Richard and Wilma came on Sunday, bringing a pile of soft blankets to protect the varnish from the crudities of my station wagon. Richard and the lowboy were united like true lovers, and, considering the possibilities of magnificence and pathos in love, it seemed tragic that he should have become infatuated with a chest of drawers. He must have had the same recollections as I when he saw the dark ring gleaming below the polish and looked into the ink-stained drawers. I have seen gardeners attached to their lawns, violinists to their instruments, gamblers to their good-luck pieces, and old ladies to their lace, and it was in this realm of emotion, as unsparing as love, that Richard found himself. He anxiously watched my son and me carry the thing out to the station wagon, wrapped in blankets. It was a little too big. The carved claw feet extended a few inches beyond the tail gate. Richard wrung his hands, but he had no alternative. When the lowboy was tucked in, we started off. He did not urge me to drive carefully, but I knew this was on his mind.

When the accident occurred, I could have been blamed in spirit but not in fact. I don’t see how I could have avoided it. We were stopped at a toll station, where I was waiting for my change, when a convertible, full of adolescents, collided with the back of my car and splintered one of the bowed legs.
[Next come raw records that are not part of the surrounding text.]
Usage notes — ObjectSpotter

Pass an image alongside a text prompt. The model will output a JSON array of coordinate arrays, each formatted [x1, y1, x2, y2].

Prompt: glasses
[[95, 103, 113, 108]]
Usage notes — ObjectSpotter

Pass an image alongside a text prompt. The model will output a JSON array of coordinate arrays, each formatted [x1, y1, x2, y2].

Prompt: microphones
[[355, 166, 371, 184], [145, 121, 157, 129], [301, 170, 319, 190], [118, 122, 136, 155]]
“Oh, you crazy fools!” Richard howled. “You crazy, thoughtless criminals!” He got out of the car, waving his hands and swearing. The damage did not look too great to me, but Richard was inconsolable. With tears in his eyes, he lectured the bewildered adolescents. The lowboy was of inestimable value. It was over two hundred years old. No amount of money, no amount of insurance could compensate for the damage. Something rare and beautiful had been lost to the world. While he raved, cars piled up behind us, horns began to blow, and the toll collector told us to move. “This is
serious
,” Richard said to him. When we had got the name and the registration of the criminal in the driver’s seat, we went along, but he was terribly shaken. At his house we carried the injured antique tenderly into the dining room and put it on the floor in its wrappings. His shock seemed to have given way now to a glimmer of hope, and when he fingered the splintered leg you could see that he had begun to think of a future in which the leg would be repaired. He gave me a correct drink, and talked about his garden, as any well-mannered man in the face of a personal tragedy will carry on, but you could feel that his heart was with the victim in the next room.

* * *

RICHARD AND I
do not see much of one another, and we did not meet for a month or so, and when we did meet it was over dinner in the Boston airport, where we both chanced to be waiting for planes. It was summer—midsummer, I guess, because I was on the way to Nantucket. It was hot. It was getting dark. There was a special menu that night involving flaming swords. The cooked food—shish kebab or calves’ liver or half a broiler—was brought to a side table and impaled on a small sword. Then a waiter would put what looked like cotton wool on the tip of the sword, ignite this, and serve the food in a blaze of fire and chivalry. I mention this not because it seemed comical or vulgar but because it was affecting to see, in the summer dusk, how delighted the good and modest people of Boston were with this show. While the flaming swords went to and fro, Richard talked about the lowboy.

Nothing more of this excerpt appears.